What to do:
With the pictures omitted, set down exactly the lines from the one that contains "eines prähistorischen Auwaldes" through the last line of the data.

Source material:
+-------+
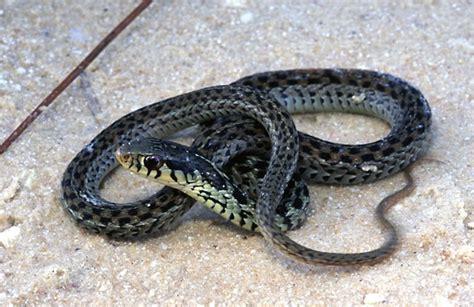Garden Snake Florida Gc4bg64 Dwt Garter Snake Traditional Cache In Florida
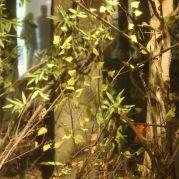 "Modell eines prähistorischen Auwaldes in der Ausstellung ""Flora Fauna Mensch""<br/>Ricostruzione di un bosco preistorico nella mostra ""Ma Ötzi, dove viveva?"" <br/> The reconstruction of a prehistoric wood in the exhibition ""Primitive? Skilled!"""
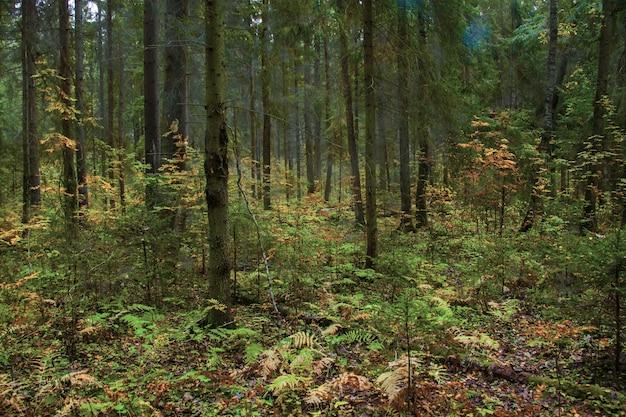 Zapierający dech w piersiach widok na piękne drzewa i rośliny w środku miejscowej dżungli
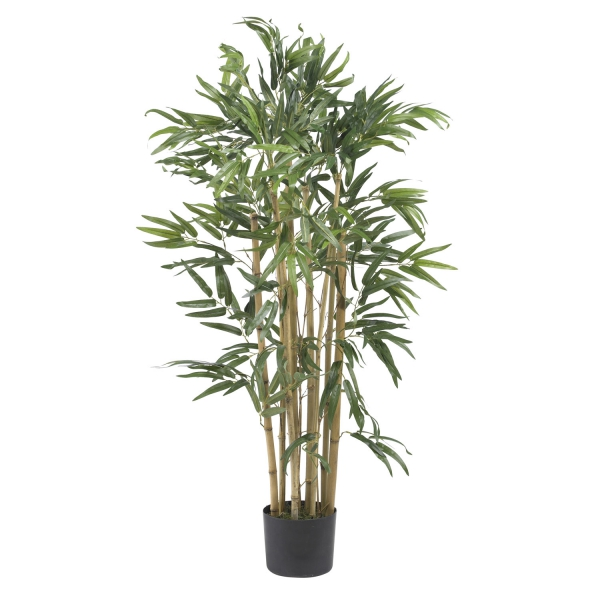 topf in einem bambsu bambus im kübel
+-------+
Output:
 "Modell eines prähistorischen Auwaldes in der Ausstellung ""Flora Fauna Mensch""<br/>Ricostruzione di un bosco preistorico nella mostra ""Ma Ötzi, dove viveva?"" <br/> The reconstruction of a prehistoric wood in the exhibition ""Primitive? Skilled!"""
 Zapierający dech w piersiach widok na piękne drzewa i rośliny w środku miejscowej dżungli
 topf in einem bambsu bambus im kübel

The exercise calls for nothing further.